▸ Work to be completed:
Copy out the court opinion on the Mintec crane appeal in full, word for word.
═════ Text section
ETHEL WALTERS, AS PERSONAL REPRESENTATIVE OF THE ESTATE OF ST. CLAIRE WALTERS, DECEASED, APPELLEE ,
v.
MINTEC/INTERNATIONAL, ET AL., APPELLANTS (D.C. CIV. NO. 80-207); MARTIN MASSICOTT AND CATHERINE MASSICOTT, HIS WIFE, APPELLEES V. MINTEC/INTERNATIONAL, ET AL., APPELLANTS (D.C. CIV. NO. 80-258)



Appeal from the District Court of the Virgin Islands Division of Saint Croix.

Seitz, Gibbons and Sloviter, Circuit Judges.

Author: Seitz

SEITZ, Circuit Judge.

Mintec/International ("Mintec") appeals from a judgment of the district court entered on a jury verdict. Appellate jurisdiction exists pursuant to 28 U.S.C. ยง 1291 (1982).

I.

This products liability action arises out of the collapse of a loading crane designed by Mintec. In 1977, the Hess Oil Virgin Islands Corporation ("HOVIC") contracted with Mintec to purchase a sulfur loading facility for HOVIC's St. Croix refinery. Mintec was responsible for designing the facility and supervising its construction. The facility was designed to load sulfur, by means of conveyor belts, from the refinery to a dock several hundred feet away. The conveyor belts fed the sulfur to the tower of the crane which had an adjustible boom for loading the sulfur onto ships. The boom was raised or lowered by two cables passing over pulleys at the top of the tower to a hoist drum located on the platform of the crane. To raise the boom, the cables were wound around the hollow hoist drum. The drum turned on a shaft which was secured at either end by two pillow blocks. Each pillow block was held in place by two bolts.
══════════
═════ Given records
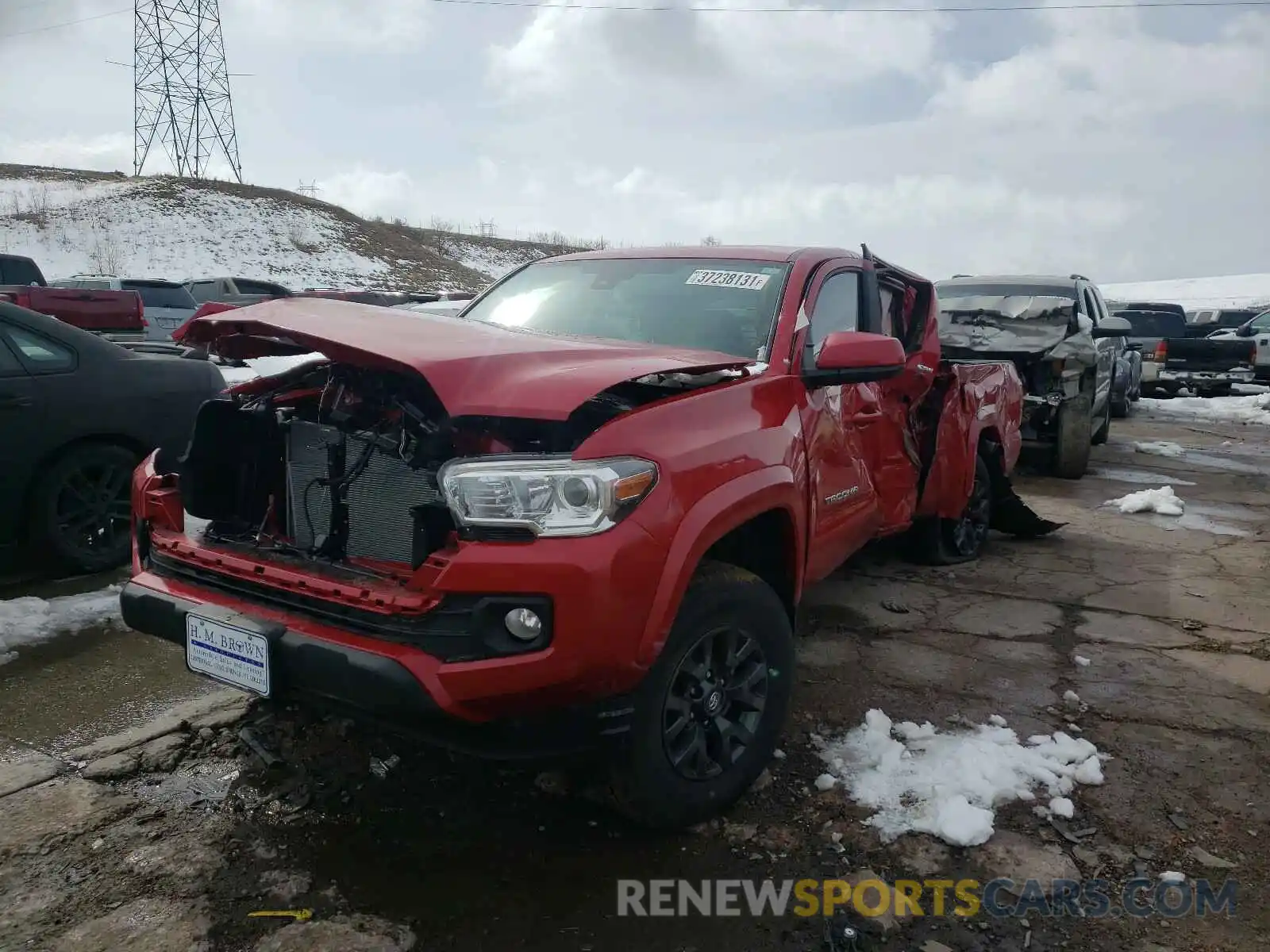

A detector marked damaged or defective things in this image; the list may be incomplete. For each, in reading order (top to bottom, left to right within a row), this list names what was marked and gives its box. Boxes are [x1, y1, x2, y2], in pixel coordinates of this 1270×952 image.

crumpled hood [180, 295, 756, 419]
damaged gray truck [933, 274, 1130, 482]
wrecked pickup truck [933, 278, 1130, 482]
shattered headlight [438, 457, 660, 539]
damaged red toyota tacoma [119, 246, 1054, 825]
wrecked pickup truck [121, 246, 1054, 825]
cracked pavement [0, 409, 1264, 952]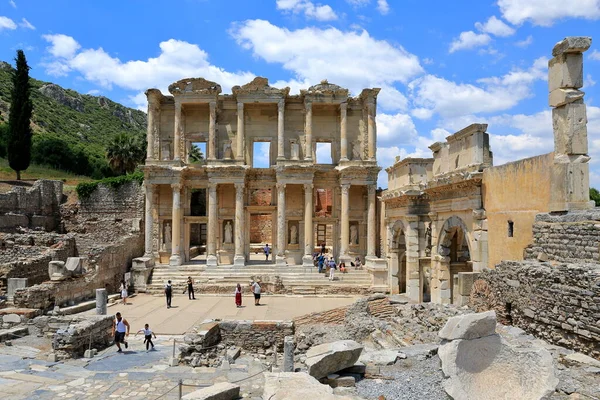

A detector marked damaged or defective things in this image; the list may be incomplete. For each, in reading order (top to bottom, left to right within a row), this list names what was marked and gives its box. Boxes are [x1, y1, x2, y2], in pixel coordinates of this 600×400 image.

broken pillar [548, 36, 596, 212]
══════════
▸ Answer box:
ETHEL WALTERS, AS PERSONAL REPRESENTATIVE OF THE ESTATE OF ST. CLAIRE WALTERS, DECEASED, APPELLEE ,
v.
MINTEC/INTERNATIONAL, ET AL., APPELLANTS (D.C. CIV. NO. 80-207); MARTIN MASSICOTT AND CATHERINE MASSICOTT, HIS WIFE, APPELLEES V. MINTEC/INTERNATIONAL, ET AL., APPELLANTS (D.C. CIV. NO. 80-258)



Appeal from the District Court of the Virgin Islands Division of Saint Croix.

Seitz, Gibbons and Sloviter, Circuit Judges.

Author: Seitz

SEITZ, Circuit Judge.

Mintec/International ("Mintec") appeals from a judgment of the district court entered on a jury verdict. Appellate jurisdiction exists pursuant to 28 U.S.C. ยง 1291 (1982).

I.

This products liability action arises out of the collapse of a loading crane designed by Mintec. In 1977, the Hess Oil Virgin Islands Corporation ("HOVIC") contracted with Mintec to purchase a sulfur loading facility for HOVIC's St. Croix refinery. Mintec was responsible for designing the facility and supervising its construction. The facility was designed to load sulfur, by means of conveyor belts, from the refinery to a dock several hundred feet away. The conveyor belts fed the sulfur to the tower of the crane which had an adjustible boom for loading the sulfur onto ships. The boom was raised or lowered by two cables passing over pulleys at the top of the tower to a hoist drum located on the platform of the crane. To raise the boom, the cables were wound around the hollow hoist drum. The drum turned on a shaft which was secured at either end by two pillow blocks. Each pillow block was held in place by two bolts.